**WHAT TO WORK ON:** Reproduce every one of the records below word for word, keeping each line and its spacing unchanged.
>>>
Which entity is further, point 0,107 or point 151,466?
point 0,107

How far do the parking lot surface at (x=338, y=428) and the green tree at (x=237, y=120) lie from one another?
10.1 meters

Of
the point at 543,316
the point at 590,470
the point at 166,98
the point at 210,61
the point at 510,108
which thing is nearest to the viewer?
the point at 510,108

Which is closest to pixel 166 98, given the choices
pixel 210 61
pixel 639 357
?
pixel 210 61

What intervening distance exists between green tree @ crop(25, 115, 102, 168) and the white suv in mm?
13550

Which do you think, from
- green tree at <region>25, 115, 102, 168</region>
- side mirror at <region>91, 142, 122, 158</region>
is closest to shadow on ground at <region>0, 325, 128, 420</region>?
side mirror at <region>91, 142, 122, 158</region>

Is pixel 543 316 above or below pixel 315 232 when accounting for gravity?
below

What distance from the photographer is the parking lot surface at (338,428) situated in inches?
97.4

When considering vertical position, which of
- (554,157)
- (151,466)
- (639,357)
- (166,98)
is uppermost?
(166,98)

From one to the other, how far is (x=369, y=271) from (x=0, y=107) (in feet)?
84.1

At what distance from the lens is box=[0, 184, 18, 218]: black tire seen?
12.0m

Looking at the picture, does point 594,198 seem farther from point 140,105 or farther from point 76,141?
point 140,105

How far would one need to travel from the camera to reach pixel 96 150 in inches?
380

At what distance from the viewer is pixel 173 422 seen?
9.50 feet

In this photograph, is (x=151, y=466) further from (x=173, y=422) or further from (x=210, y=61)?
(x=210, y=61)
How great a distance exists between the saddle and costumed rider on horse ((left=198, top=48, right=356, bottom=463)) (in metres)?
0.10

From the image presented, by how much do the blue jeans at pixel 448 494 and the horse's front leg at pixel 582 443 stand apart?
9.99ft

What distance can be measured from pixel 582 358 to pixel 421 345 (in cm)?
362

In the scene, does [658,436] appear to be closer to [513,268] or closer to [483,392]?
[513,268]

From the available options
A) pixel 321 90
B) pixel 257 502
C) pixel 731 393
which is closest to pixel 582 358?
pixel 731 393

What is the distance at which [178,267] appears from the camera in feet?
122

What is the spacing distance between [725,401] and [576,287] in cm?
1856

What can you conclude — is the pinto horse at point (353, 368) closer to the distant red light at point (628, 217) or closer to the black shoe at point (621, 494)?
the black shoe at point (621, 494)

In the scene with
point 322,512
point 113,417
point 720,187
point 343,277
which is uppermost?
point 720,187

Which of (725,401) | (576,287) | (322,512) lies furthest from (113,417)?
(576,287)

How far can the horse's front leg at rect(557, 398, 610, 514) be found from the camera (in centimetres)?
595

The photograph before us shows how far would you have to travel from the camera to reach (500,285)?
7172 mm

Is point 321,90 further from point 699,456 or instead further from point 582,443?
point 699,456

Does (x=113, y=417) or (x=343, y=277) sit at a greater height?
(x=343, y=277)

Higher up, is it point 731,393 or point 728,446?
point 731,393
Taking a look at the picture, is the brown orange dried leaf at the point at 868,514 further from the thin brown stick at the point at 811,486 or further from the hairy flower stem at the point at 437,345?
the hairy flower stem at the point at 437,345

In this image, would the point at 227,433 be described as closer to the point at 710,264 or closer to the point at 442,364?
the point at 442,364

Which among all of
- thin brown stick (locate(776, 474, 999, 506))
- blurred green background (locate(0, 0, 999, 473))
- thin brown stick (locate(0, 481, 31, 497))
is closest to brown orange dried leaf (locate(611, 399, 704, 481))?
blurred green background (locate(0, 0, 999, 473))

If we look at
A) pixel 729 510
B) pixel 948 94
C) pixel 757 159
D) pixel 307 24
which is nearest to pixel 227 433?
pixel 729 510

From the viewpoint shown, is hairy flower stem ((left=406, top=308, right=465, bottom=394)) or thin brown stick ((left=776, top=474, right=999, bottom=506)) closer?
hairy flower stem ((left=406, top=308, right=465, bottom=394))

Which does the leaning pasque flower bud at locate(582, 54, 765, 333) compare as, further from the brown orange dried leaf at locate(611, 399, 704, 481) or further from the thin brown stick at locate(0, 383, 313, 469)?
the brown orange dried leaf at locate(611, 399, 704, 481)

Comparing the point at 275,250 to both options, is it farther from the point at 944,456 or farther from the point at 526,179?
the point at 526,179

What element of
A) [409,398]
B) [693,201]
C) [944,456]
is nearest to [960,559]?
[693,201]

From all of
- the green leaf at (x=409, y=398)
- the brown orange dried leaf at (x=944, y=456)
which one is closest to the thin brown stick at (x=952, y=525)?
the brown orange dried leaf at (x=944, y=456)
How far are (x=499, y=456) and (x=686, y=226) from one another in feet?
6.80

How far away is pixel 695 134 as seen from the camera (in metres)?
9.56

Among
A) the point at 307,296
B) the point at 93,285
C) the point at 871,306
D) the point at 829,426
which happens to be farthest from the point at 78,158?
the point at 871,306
<<<
**ANSWER BELOW:**
Which entity is further, point 0,107 or point 151,466?
point 0,107

How far do the parking lot surface at (x=338, y=428) and the green tree at (x=237, y=120) lie from one another?
10.1 meters

Of
the point at 543,316
the point at 590,470
the point at 166,98
the point at 210,61
the point at 510,108
which thing is nearest to the viewer?
the point at 510,108

Which is closest to pixel 166 98, given the choices
pixel 210 61
pixel 639 357
?
pixel 210 61

What intervening distance exists between green tree @ crop(25, 115, 102, 168) and the white suv in mm?
13550

Which do you think, from
- green tree at <region>25, 115, 102, 168</region>
- side mirror at <region>91, 142, 122, 158</region>
is closest to shadow on ground at <region>0, 325, 128, 420</region>?
side mirror at <region>91, 142, 122, 158</region>

Is pixel 543 316 above or below pixel 315 232 when accounting for gravity?
below

What distance from the photographer is the parking lot surface at (338,428) situated in inches?
97.4

When considering vertical position, which of
- (554,157)
- (151,466)
- (639,357)
- (166,98)
is uppermost?
(166,98)

From one to the other, how far is (x=369, y=271) from (x=0, y=107) (in feet)?
84.1

At what distance from the lens is box=[0, 184, 18, 218]: black tire seen?
12.0m

Looking at the picture, does point 594,198 seem farther from point 140,105 or farther from point 76,141?
point 140,105

How far would one need to travel from the camera to reach pixel 96 150 in inches?
380

At what distance from the viewer is pixel 173 422 seen?
9.50 feet

In this photograph, is (x=151, y=466) further from (x=173, y=422) or further from (x=210, y=61)?
(x=210, y=61)
How great a distance exists between the saddle and costumed rider on horse ((left=198, top=48, right=356, bottom=463)) (in metres)?
0.10

From the image presented, by how much do the blue jeans at pixel 448 494 and the horse's front leg at pixel 582 443 stand apart?
9.99ft

What distance can be measured from pixel 582 358 to pixel 421 345 (in cm)?
362

In the scene, does [658,436] appear to be closer to [513,268] or closer to [483,392]?
[513,268]

From the available options
A) pixel 321 90
B) pixel 257 502
C) pixel 731 393
which is closest to pixel 582 358?
pixel 731 393

What is the distance at which [178,267] appears from the camera in feet?
122

What is the spacing distance between [725,401] and [576,287] in cm?
1856

What can you conclude — is the pinto horse at point (353, 368) closer to the distant red light at point (628, 217) or closer to the black shoe at point (621, 494)?
the black shoe at point (621, 494)

In the scene with
point 322,512
point 113,417
point 720,187
point 343,277
which is uppermost?
point 720,187

Which of (725,401) | (576,287) | (322,512) lies furthest from (113,417)?
(576,287)

How far can the horse's front leg at rect(557, 398, 610, 514) be found from the camera (in centimetres)?
595

The photograph before us shows how far would you have to travel from the camera to reach (500,285)?
7172 mm

Is point 321,90 further from point 699,456 or instead further from point 582,443?
point 699,456

Does (x=113, y=417) or (x=343, y=277) sit at a greater height?
(x=343, y=277)

Higher up, is it point 731,393 or point 728,446?
point 731,393
Taking a look at the picture, is the brown orange dried leaf at the point at 868,514 further from the thin brown stick at the point at 811,486 or further from the hairy flower stem at the point at 437,345?
the hairy flower stem at the point at 437,345

In this image, would the point at 227,433 be described as closer to the point at 710,264 or closer to the point at 442,364?
the point at 442,364

Which among all of
- thin brown stick (locate(776, 474, 999, 506))
- blurred green background (locate(0, 0, 999, 473))
- thin brown stick (locate(0, 481, 31, 497))
is closest to brown orange dried leaf (locate(611, 399, 704, 481))?
blurred green background (locate(0, 0, 999, 473))

If we look at
A) pixel 729 510
B) pixel 948 94
C) pixel 757 159
D) pixel 307 24
which is nearest to pixel 227 433?
pixel 729 510

From the viewpoint shown, is hairy flower stem ((left=406, top=308, right=465, bottom=394)) or thin brown stick ((left=776, top=474, right=999, bottom=506)) closer?
hairy flower stem ((left=406, top=308, right=465, bottom=394))

Which does the leaning pasque flower bud at locate(582, 54, 765, 333) compare as, further from the brown orange dried leaf at locate(611, 399, 704, 481) or further from the thin brown stick at locate(0, 383, 313, 469)?
the brown orange dried leaf at locate(611, 399, 704, 481)

Comparing the point at 275,250 to both options, is it farther from the point at 944,456 or farther from the point at 526,179?
the point at 526,179

What element of
A) [409,398]
B) [693,201]
C) [944,456]
is nearest to [960,559]?
[693,201]

From all of
- the green leaf at (x=409, y=398)
- the brown orange dried leaf at (x=944, y=456)
which one is closest to the thin brown stick at (x=952, y=525)?
the brown orange dried leaf at (x=944, y=456)
How far are (x=499, y=456) and (x=686, y=226) from one another in feet?
6.80

How far away is pixel 695 134 as seen from the camera (in metres)?
9.56

Among
A) the point at 307,296
B) the point at 93,285
C) the point at 871,306
D) the point at 829,426
which happens to be farthest from the point at 78,158?
the point at 871,306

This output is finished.